Berbeda dengan kalangan bawah yang mereka berbelanja di pasar-pasar yang tradisional, dan hanya membeli kebutuhan pokok (primer). Pola hidup orang kaya kota yang hedonis, dan orientasinya kenikmatan, dan mereka hanya menghabiskan uangnya berbelanja di plaza-plaza dan mall itu, mereka menikmati suasana natal dan tahun baru. Inilah yang terjadi saat ini.

Padahal, krisis yang terjadi secara global, ikut mendera ekonomi Indonesia. Sebuah media cetak yang terbit di Jakarta, memberikan laporan, yang sangat pahit, betapa akibat krisis ekonomi global ini, sudah berdampak terhadap ekonomi Indonesia. Dalam sebuah laporannya menyebutkan : “Sentra industri bagai kota mati”. Laporan ini menggambarkan betapa pahitnya, akibat krisis ekonomi yang menghantam rakyat Indonesia, terutama mereka yang dalam posisi ekonominya yang lemah.

Mereka langsung terpuruk dan kehilangan pendapatan. Para buruh pabrik di sentra indusrti manufaktur, yang orientasi eksport, yang langsung bangkrut dan banyak yang tutup, dan melakukan PHK, terhadap para buruh mereka. Padahal, menurut para pengamat ekonomi, krisis di Indonesia baru akan mulai, awal Januari 2009. Di awal tahun baru 2009, rakyat akan menghadapi malapetaka baru, yaitu puluhan ribu orang yang akan kehilangan pekerjaan, akibat dampak krisis ekonomi.

Mengapa kita tidak menyadari krisis yang sekarang menghimpit kehidupan kita? Kita masih memanjakan hawa nafsu kita? Kita masih membiasakan berbuat berlebihan ‘isyraf’, yang dilarang agama, menghabiskan uang di plaza-plaza, mall, toko-toko supermarket, dan pusat perbelanjaan di pusat kota, dan kita sambil melihat saudara muslim yang miskin, dan mereka harus terpaksa menggunakan pakaian ala santaklus.
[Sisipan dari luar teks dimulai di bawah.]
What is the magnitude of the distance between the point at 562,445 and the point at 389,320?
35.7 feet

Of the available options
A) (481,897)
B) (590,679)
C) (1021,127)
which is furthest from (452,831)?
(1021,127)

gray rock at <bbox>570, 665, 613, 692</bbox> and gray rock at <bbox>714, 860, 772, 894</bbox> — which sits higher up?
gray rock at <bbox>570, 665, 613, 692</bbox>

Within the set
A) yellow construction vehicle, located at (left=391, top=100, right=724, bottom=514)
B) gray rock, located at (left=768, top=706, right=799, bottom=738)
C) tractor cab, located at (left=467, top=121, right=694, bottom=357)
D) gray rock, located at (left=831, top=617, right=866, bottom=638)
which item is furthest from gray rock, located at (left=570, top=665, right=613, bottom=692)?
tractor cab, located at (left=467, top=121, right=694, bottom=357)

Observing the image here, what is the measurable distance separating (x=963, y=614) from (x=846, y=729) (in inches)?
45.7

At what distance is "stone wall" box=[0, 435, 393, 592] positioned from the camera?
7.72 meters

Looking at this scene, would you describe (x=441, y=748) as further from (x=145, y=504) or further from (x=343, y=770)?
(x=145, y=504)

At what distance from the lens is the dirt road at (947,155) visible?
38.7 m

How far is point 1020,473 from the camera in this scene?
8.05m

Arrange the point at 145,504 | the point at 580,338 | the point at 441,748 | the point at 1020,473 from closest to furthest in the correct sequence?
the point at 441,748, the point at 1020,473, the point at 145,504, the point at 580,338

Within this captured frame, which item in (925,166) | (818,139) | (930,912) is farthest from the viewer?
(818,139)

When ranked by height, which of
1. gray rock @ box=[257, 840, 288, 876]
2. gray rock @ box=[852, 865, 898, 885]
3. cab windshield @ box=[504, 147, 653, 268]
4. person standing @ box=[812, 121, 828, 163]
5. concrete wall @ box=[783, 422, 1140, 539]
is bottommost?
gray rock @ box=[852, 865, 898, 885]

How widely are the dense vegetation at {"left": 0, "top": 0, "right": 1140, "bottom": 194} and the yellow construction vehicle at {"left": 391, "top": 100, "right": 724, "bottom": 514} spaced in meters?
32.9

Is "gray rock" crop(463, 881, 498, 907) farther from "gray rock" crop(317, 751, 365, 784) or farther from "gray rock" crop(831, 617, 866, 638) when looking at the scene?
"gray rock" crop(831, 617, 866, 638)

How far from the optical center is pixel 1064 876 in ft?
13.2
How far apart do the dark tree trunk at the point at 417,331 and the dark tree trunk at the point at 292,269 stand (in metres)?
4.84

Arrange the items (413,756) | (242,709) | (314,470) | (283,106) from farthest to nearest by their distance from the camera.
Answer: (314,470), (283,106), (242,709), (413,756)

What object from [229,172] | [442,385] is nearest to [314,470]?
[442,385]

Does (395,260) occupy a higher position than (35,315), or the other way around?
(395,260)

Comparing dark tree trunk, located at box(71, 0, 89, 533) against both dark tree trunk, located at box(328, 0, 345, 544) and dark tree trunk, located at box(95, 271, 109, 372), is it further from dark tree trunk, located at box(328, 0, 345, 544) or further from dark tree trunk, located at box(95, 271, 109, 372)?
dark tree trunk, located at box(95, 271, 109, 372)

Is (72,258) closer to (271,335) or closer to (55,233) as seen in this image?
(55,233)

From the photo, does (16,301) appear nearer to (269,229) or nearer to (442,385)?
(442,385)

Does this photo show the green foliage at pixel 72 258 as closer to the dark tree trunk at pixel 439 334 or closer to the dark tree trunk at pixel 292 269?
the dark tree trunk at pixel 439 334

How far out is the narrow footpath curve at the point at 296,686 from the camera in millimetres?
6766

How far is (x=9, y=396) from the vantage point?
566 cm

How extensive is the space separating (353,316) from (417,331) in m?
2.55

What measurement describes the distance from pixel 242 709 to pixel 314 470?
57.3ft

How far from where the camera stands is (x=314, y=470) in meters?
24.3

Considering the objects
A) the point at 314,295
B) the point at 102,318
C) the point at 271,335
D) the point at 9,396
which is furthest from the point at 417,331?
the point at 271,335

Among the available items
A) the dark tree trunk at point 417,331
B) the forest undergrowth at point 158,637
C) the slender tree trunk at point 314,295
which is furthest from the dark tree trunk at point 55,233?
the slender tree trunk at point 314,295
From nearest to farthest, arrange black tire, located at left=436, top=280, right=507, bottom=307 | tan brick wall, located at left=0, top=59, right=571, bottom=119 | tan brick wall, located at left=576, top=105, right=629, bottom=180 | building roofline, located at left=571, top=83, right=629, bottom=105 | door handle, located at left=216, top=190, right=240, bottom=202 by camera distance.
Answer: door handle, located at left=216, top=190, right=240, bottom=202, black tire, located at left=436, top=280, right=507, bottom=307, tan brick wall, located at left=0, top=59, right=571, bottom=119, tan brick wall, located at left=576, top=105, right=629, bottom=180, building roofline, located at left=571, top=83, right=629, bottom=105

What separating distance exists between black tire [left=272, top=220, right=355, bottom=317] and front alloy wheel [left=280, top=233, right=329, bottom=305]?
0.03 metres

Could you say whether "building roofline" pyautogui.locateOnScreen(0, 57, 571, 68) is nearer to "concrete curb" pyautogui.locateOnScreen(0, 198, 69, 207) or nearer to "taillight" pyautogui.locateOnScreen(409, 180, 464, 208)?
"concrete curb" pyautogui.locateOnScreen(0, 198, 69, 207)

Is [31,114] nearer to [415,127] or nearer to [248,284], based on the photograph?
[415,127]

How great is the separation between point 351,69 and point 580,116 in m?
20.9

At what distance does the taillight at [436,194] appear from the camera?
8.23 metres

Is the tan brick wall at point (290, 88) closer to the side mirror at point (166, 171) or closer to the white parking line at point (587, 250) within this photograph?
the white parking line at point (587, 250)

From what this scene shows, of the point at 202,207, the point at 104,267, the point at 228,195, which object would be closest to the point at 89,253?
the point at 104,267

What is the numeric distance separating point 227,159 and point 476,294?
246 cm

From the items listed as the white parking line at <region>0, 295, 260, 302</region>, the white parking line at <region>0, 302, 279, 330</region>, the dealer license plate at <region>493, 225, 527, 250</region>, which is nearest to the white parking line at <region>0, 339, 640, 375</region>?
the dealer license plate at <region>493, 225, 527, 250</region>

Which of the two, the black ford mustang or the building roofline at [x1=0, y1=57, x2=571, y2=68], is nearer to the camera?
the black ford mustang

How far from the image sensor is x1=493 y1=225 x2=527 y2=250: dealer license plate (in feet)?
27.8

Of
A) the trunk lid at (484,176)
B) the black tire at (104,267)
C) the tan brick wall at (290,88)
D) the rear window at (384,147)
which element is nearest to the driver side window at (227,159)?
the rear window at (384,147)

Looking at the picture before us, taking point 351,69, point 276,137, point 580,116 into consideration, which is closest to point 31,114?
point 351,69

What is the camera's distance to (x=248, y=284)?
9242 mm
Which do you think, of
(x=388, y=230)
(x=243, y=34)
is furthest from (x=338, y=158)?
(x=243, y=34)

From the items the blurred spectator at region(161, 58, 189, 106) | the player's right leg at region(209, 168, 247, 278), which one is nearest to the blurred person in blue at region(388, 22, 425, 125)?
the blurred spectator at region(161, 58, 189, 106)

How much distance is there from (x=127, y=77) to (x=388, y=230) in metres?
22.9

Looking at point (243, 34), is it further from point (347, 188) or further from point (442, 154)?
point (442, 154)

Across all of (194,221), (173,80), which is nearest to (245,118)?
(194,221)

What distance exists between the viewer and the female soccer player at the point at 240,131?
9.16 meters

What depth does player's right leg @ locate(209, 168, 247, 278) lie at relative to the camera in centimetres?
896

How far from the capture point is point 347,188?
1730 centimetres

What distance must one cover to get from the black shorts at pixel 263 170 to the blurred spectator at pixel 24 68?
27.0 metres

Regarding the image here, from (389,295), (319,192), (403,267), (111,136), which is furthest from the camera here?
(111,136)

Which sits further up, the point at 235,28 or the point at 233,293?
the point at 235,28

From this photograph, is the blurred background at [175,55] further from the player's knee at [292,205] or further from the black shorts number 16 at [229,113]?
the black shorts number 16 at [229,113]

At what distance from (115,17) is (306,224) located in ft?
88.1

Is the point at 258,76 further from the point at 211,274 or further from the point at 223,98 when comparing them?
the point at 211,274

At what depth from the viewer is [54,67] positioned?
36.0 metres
Kita harus mulai mendidik diri kita menghadapi situasi krisis yang akan berlangsung dalam jangka waktu yang panjang. Lima tahun, sepuluh tahun, dan mungkin lima belas tahun ke depan. Karena, jangan berprentensi krisis akan segera berakhir. Karena banyak faktor yang akan mempengaruhi recovery ini dapat berhasil atau gagal.

Tapi, setidaknya ada peristiwa politik yang waktu dekat ini akan kita hadapi, yaitu kampanye pemilu legislative, dilanjutkan pemilihan presiden dan wakil presiden, penetapan presiden terpilih, dan penyusunan kabinet, dan baru berakhir di tahun 2010. Itu kalau situasi normal dalam pemilu nanti. Kalau, kondisi politik tidak normal, dari akibat dampak krisis global yang ada, mungkin lebih sulit lagi kondisinya.

Mari kita bersiap-siap menghadapi krisis jangka panjang. Kita tinggalkan semua kebiasaan yang tidak bermanfaat. Kita tingkatkan perhatian kepada saudara kita sesama muslim, yang terkena musibah, akibat krisis ekonomi yang sekarang melanda Indonesia. Wallahu ‘alam.